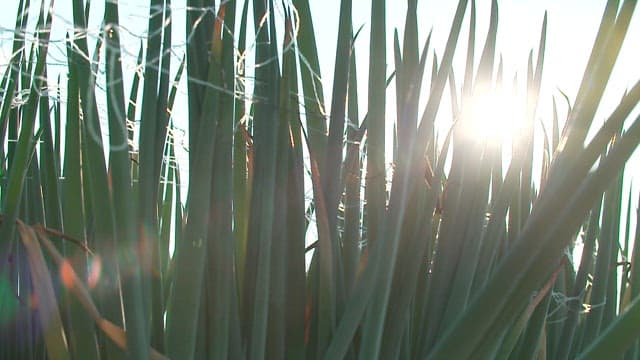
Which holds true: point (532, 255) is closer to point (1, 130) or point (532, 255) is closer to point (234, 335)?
point (234, 335)

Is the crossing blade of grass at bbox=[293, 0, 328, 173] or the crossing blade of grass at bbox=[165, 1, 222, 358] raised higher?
the crossing blade of grass at bbox=[293, 0, 328, 173]

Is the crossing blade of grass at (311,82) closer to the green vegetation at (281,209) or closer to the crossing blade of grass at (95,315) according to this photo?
the green vegetation at (281,209)

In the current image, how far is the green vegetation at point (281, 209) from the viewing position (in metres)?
0.53

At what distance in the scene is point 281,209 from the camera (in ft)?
2.04

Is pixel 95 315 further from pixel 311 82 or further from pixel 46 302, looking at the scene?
pixel 311 82

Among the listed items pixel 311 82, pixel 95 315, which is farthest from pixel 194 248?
pixel 311 82

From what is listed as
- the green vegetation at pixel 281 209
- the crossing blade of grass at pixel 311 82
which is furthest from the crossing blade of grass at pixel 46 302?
the crossing blade of grass at pixel 311 82

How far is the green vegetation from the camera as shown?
1.75 ft

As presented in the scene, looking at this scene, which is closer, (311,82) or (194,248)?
(194,248)

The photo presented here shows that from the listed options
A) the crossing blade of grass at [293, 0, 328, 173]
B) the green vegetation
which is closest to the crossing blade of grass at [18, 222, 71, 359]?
the green vegetation

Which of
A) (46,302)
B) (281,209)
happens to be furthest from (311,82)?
(46,302)

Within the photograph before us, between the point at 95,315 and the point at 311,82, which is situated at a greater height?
the point at 311,82

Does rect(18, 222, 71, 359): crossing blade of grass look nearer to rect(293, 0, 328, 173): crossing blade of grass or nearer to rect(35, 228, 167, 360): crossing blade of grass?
rect(35, 228, 167, 360): crossing blade of grass

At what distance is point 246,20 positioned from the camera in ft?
2.26
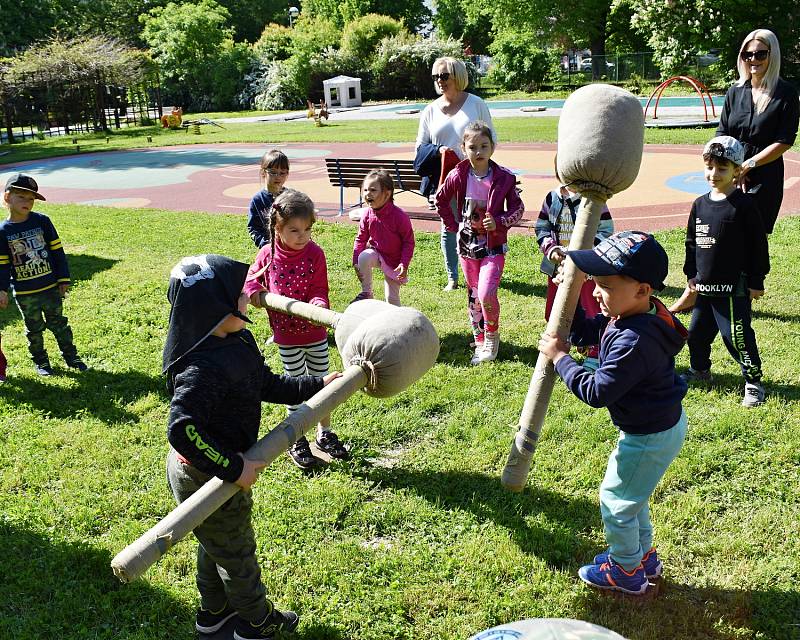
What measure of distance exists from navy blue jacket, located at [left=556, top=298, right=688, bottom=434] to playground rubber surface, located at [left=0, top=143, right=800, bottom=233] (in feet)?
21.2

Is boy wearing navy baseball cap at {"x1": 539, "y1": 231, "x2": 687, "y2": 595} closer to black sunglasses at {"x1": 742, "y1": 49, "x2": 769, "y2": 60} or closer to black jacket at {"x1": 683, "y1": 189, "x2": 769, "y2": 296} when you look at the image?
black jacket at {"x1": 683, "y1": 189, "x2": 769, "y2": 296}

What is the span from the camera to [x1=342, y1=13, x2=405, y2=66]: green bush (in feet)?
170

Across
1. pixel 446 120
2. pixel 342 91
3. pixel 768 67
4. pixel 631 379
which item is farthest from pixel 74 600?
pixel 342 91

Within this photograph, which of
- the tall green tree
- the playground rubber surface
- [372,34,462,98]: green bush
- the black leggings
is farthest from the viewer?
the tall green tree

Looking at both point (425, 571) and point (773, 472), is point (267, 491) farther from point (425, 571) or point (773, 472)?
point (773, 472)

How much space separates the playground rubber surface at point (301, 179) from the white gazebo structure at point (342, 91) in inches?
906

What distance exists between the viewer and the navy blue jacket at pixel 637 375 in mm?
3049

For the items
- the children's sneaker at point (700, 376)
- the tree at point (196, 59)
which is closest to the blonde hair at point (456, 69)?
the children's sneaker at point (700, 376)

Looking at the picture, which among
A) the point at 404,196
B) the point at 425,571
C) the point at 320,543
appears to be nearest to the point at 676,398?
the point at 425,571

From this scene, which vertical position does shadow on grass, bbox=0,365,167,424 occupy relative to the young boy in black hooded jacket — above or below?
below

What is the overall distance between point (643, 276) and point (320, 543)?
2.37 metres

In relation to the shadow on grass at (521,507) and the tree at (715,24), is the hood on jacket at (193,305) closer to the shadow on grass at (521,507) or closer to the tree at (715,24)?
the shadow on grass at (521,507)

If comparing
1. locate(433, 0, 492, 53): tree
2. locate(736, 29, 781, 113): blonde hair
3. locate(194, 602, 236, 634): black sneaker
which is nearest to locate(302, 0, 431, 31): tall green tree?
locate(433, 0, 492, 53): tree

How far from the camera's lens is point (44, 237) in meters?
6.40
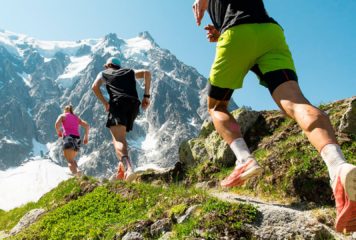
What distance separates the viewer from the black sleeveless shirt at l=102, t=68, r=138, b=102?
416 inches

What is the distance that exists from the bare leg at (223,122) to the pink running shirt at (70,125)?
10.4 m

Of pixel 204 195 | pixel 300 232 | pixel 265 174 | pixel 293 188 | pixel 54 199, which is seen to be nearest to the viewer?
pixel 300 232

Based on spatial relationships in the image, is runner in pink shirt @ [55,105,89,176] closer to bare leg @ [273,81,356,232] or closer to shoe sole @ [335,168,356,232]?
bare leg @ [273,81,356,232]

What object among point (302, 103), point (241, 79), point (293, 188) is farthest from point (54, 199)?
point (302, 103)

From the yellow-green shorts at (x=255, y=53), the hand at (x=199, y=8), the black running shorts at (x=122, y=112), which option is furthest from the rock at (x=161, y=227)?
the black running shorts at (x=122, y=112)

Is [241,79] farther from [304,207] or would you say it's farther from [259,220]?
[304,207]

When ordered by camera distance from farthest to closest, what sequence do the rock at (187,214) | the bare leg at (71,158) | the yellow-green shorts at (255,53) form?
1. the bare leg at (71,158)
2. the rock at (187,214)
3. the yellow-green shorts at (255,53)

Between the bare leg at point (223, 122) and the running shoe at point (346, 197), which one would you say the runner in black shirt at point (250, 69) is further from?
the running shoe at point (346, 197)

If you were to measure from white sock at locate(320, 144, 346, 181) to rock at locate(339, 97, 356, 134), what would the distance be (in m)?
4.63

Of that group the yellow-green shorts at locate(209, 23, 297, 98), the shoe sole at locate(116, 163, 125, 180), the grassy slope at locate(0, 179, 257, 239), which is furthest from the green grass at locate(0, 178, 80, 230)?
the yellow-green shorts at locate(209, 23, 297, 98)

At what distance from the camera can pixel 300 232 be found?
4.81 m

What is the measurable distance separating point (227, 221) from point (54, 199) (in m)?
6.40

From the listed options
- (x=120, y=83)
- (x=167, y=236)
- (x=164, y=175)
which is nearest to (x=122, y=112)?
(x=120, y=83)

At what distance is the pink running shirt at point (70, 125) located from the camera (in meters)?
15.4
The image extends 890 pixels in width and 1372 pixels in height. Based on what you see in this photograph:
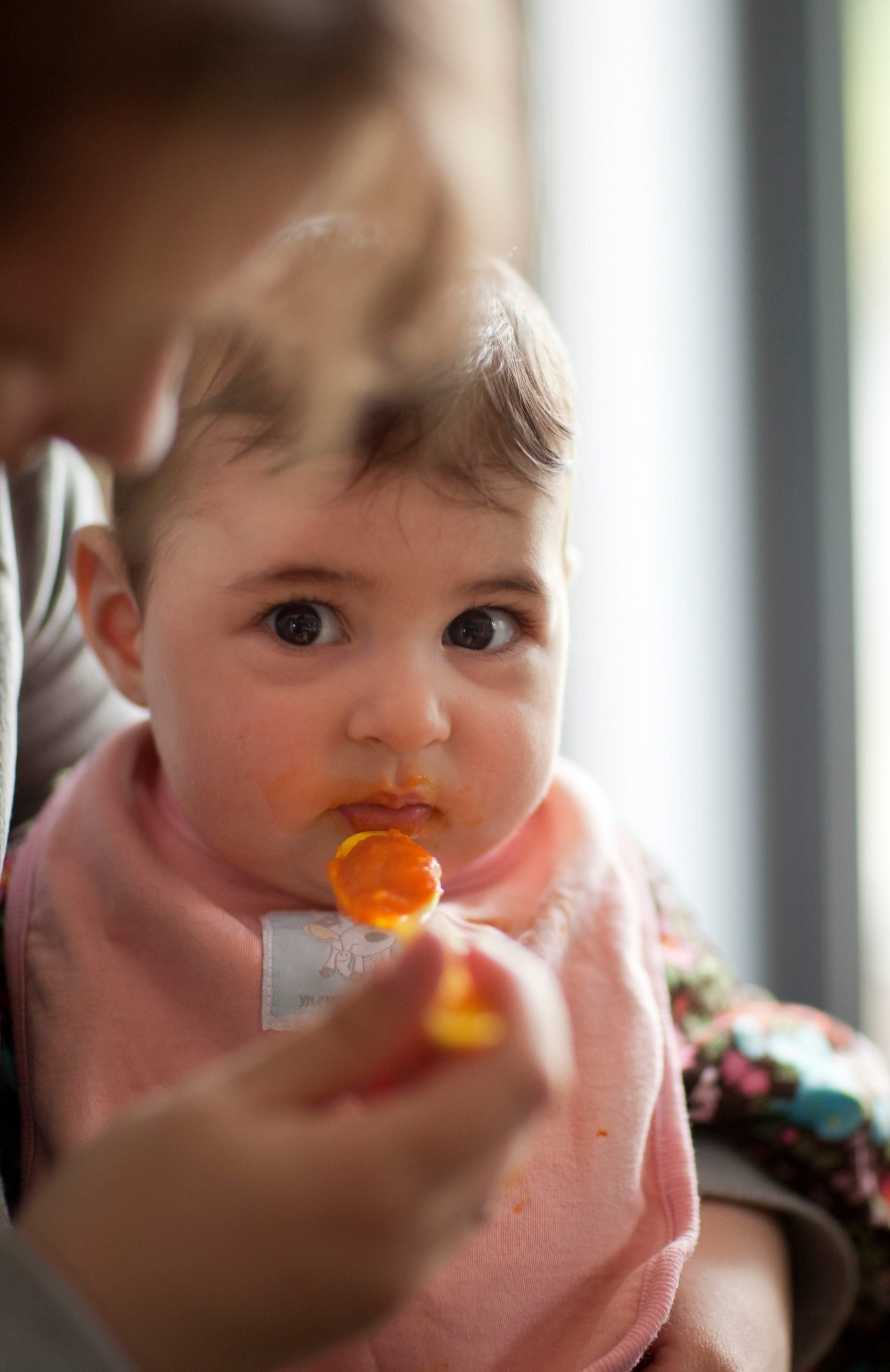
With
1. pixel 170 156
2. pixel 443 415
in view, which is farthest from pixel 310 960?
pixel 170 156

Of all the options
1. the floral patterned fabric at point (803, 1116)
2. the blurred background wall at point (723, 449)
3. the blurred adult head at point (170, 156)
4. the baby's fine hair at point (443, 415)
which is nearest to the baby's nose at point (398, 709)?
the baby's fine hair at point (443, 415)

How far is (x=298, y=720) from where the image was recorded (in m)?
0.82

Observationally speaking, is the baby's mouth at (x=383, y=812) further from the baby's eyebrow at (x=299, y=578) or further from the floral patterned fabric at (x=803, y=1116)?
the floral patterned fabric at (x=803, y=1116)

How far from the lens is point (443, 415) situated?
32.2 inches

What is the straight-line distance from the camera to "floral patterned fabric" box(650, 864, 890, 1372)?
104cm

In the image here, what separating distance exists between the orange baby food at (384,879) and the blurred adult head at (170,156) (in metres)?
0.34

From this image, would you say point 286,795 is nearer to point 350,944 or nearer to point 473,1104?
point 350,944

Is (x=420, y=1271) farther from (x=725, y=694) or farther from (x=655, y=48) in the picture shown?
(x=655, y=48)

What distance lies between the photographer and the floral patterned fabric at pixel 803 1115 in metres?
1.04

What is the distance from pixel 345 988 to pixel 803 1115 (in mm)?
428

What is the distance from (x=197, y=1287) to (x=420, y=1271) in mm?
85

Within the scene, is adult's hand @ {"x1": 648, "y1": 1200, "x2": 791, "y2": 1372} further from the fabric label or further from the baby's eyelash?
the baby's eyelash

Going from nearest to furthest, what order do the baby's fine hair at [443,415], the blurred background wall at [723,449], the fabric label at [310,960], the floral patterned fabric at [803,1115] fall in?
the baby's fine hair at [443,415] < the fabric label at [310,960] < the floral patterned fabric at [803,1115] < the blurred background wall at [723,449]

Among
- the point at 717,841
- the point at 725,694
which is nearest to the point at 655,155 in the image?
the point at 725,694
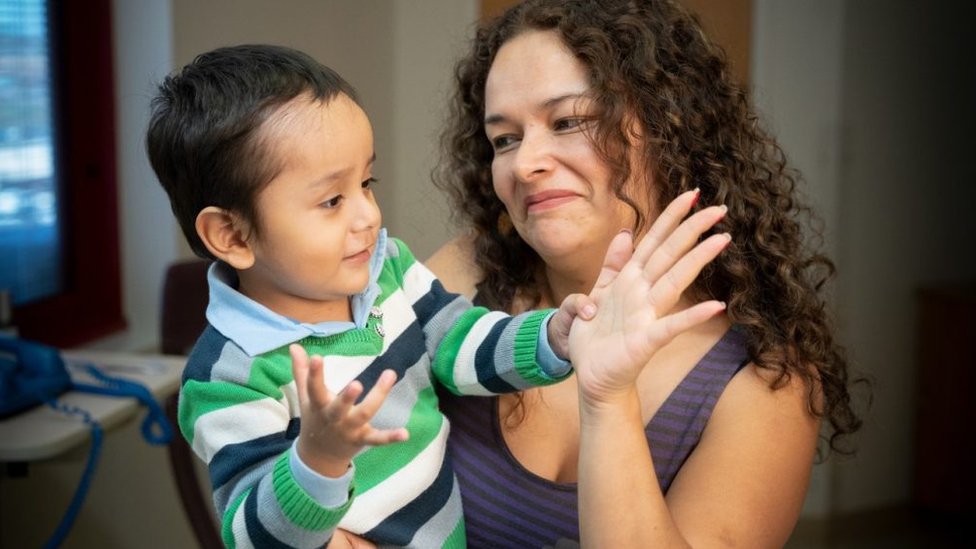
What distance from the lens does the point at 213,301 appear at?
1.21 meters

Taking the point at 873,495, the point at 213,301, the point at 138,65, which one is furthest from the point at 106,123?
the point at 873,495

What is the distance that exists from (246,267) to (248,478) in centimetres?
22

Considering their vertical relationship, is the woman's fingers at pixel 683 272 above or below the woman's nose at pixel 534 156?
below

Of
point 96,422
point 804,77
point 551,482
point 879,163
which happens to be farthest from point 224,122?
point 879,163

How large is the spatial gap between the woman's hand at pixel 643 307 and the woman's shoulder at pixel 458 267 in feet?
1.54

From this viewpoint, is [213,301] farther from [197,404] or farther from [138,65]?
[138,65]

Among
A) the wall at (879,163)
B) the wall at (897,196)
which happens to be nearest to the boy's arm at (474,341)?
the wall at (879,163)

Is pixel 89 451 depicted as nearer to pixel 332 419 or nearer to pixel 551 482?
pixel 551 482

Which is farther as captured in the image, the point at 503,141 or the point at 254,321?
the point at 503,141

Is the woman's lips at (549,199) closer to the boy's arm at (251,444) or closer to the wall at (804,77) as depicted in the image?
the boy's arm at (251,444)

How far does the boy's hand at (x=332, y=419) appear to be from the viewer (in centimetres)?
92

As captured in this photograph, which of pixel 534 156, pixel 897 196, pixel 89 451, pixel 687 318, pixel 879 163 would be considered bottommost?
pixel 89 451

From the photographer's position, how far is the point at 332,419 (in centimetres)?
93

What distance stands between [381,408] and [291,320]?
136mm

#####

| EXERCISE OBJECTIVE |
Only the lines from the one that contains "Which is farther" to the end of the entries above should be given again, exactly and in full.

| CORRECT OUTPUT |
Which is farther as captured in the image, the point at 503,141 or the point at 254,321?
the point at 503,141

Is the woman's lips at (549,199) closer to the boy's arm at (251,444) or closer to the wall at (804,77) as depicted in the image?
the boy's arm at (251,444)

How far does the boy's hand at (x=332, y=419) appear to be from the viewer (in centimetres)?
92

As captured in this photograph, which of pixel 534 156, pixel 897 196, pixel 89 451, pixel 687 318, pixel 879 163 would be considered bottommost?
pixel 89 451

From the photographer's position, how far is the point at 332,419 (in centimetres)?
93

What distance stands between [381,408] and [291,320]?
136mm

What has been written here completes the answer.